**** Records for the exercise ****
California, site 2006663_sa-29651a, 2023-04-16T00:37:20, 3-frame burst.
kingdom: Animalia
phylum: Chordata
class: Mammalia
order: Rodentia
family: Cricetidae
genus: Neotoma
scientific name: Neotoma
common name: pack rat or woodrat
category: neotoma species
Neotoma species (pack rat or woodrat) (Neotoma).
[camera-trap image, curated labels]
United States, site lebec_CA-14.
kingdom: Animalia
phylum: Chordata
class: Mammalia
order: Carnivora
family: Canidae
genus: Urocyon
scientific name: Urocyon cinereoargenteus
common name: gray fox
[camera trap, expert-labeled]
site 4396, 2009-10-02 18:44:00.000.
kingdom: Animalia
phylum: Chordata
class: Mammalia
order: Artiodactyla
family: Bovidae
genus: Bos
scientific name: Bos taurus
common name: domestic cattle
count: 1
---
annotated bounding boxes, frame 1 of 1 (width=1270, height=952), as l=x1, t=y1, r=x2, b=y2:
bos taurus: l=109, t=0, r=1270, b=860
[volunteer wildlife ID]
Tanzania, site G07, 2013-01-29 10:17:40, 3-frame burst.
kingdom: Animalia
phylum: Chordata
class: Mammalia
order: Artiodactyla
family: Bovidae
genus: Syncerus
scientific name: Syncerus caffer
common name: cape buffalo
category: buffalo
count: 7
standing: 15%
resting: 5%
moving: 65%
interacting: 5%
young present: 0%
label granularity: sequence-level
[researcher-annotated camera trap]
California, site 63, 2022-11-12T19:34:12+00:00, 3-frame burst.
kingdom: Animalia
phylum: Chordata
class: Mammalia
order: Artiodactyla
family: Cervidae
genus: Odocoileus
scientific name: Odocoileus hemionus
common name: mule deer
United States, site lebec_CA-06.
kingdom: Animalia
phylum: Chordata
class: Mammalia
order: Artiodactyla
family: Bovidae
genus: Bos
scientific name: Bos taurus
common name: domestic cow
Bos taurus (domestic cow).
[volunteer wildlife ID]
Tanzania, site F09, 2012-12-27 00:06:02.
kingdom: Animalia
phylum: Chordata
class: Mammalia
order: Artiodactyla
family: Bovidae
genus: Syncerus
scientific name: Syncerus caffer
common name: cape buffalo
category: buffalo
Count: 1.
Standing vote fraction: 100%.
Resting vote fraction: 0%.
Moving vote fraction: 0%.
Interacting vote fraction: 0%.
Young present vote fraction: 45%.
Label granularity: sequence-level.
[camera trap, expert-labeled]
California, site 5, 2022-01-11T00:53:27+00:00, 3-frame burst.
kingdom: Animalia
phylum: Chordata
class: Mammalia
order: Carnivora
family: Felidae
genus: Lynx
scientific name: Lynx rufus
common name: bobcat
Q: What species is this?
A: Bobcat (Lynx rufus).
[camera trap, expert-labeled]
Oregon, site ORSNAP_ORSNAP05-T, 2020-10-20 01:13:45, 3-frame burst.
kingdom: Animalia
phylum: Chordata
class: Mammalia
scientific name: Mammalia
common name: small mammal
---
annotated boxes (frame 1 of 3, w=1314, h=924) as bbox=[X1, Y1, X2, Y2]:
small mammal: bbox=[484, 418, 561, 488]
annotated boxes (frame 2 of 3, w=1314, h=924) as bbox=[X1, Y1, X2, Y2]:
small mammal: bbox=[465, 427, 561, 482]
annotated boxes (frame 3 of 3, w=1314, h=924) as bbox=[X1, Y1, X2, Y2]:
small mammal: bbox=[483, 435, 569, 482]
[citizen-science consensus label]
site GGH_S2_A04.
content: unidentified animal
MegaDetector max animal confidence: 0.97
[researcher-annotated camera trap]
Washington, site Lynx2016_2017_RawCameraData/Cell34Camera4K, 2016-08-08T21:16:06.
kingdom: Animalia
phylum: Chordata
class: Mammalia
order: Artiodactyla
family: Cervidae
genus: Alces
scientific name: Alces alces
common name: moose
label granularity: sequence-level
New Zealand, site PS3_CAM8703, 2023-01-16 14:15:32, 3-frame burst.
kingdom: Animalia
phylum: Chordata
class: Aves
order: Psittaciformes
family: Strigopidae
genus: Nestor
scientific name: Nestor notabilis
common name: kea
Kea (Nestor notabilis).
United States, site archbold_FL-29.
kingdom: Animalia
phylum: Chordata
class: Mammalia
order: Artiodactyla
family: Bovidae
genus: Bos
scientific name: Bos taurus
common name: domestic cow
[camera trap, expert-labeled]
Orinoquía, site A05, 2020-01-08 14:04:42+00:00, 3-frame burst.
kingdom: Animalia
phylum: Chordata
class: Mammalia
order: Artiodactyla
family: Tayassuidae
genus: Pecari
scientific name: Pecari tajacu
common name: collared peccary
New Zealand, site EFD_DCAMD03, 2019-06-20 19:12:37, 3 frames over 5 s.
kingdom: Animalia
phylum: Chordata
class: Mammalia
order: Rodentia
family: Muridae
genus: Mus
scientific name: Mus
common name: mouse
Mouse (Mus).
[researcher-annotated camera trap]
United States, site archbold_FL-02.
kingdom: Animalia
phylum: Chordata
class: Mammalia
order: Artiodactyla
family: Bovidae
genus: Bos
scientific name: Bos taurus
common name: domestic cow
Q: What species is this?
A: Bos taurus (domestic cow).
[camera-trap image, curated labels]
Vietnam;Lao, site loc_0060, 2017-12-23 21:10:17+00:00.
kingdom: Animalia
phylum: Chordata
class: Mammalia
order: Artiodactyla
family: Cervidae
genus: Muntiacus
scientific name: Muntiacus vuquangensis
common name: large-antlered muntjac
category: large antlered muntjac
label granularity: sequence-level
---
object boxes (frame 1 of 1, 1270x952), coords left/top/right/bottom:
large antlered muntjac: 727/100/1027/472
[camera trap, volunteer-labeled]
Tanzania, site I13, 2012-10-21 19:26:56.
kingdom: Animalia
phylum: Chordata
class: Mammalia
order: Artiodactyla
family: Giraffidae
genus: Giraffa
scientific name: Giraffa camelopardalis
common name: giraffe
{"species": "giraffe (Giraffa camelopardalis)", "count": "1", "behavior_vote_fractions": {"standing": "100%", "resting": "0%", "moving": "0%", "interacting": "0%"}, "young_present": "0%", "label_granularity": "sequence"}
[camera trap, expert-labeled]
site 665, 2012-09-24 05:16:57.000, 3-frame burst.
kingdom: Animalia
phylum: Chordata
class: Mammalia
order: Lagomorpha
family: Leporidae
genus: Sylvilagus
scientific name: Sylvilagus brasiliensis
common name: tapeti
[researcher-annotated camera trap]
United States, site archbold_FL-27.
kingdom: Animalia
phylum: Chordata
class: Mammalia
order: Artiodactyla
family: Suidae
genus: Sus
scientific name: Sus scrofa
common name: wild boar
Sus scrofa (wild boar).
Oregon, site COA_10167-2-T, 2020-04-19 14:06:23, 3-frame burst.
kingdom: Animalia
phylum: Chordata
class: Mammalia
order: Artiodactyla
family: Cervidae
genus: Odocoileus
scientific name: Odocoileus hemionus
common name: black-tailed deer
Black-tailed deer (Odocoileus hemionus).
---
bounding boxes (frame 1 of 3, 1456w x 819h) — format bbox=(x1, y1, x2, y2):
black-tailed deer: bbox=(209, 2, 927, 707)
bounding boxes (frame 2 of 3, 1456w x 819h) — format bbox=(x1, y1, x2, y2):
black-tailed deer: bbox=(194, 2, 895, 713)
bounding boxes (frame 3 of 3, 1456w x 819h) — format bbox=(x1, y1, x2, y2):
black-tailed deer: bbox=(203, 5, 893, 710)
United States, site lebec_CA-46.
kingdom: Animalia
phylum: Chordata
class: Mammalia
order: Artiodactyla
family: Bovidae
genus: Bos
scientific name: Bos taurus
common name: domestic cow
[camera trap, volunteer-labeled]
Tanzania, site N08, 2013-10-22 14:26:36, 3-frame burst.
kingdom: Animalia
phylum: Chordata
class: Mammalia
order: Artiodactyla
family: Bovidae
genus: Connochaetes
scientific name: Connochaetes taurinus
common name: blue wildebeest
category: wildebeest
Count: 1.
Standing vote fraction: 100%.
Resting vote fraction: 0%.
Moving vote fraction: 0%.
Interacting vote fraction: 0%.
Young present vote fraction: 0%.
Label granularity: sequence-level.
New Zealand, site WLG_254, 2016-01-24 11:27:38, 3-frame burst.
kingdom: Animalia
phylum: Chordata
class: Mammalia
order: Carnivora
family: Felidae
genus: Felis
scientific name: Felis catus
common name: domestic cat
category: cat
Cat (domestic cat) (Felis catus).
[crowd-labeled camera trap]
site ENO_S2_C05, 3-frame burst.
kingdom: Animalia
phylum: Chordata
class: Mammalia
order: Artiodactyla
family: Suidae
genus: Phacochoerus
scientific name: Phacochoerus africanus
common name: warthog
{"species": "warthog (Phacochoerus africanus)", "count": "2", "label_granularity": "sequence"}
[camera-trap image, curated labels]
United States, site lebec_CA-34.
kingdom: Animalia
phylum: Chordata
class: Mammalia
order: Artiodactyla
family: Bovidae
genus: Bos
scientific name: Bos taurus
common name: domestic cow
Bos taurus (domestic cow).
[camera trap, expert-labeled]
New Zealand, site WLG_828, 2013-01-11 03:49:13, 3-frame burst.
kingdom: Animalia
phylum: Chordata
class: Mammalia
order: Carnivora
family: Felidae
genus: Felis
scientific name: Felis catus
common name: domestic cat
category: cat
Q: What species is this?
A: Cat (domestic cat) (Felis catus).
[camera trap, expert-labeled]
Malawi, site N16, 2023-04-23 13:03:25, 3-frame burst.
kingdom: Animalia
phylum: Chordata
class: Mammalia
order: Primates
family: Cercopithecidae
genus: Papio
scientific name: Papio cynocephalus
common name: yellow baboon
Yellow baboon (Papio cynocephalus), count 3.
****
What you should do. Nothing but the lines from the one with "genus: Phacochoerus" through the end of the data above should be reproduced, each exactly, both ends included.

Answer below.
genus: Phacochoerus
scientific name: Phacochoerus africanus
common name: warthog
{"species": "warthog (Phacochoerus africanus)", "count": "2", "label_granularity": "sequence"}
[camera-trap image, curated labels]
United States, site lebec_CA-34.
kingdom: Animalia
phylum: Chordata
class: Mammalia
order: Artiodactyla
family: Bovidae
genus: Bos
scientific name: Bos taurus
common name: domestic cow
Bos taurus (domestic cow).
[camera trap, expert-labeled]
New Zealand, site WLG_828, 2013-01-11 03:49:13, 3-frame burst.
kingdom: Animalia
phylum: Chordata
class: Mammalia
order: Carnivora
family: Felidae
genus: Felis
scientific name: Felis catus
common name: domestic cat
category: cat
Q: What species is this?
A: Cat (domestic cat) (Felis catus).
[camera trap, expert-labeled]
Malawi, site N16, 2023-04-23 13:03:25, 3-frame burst.
kingdom: Animalia
phylum: Chordata
class: Mammalia
order: Primates
family: Cercopithecidae
genus: Papio
scientific name: Papio cynocephalus
common name: yellow baboon
Yellow baboon (Papio cynocephalus), count 3.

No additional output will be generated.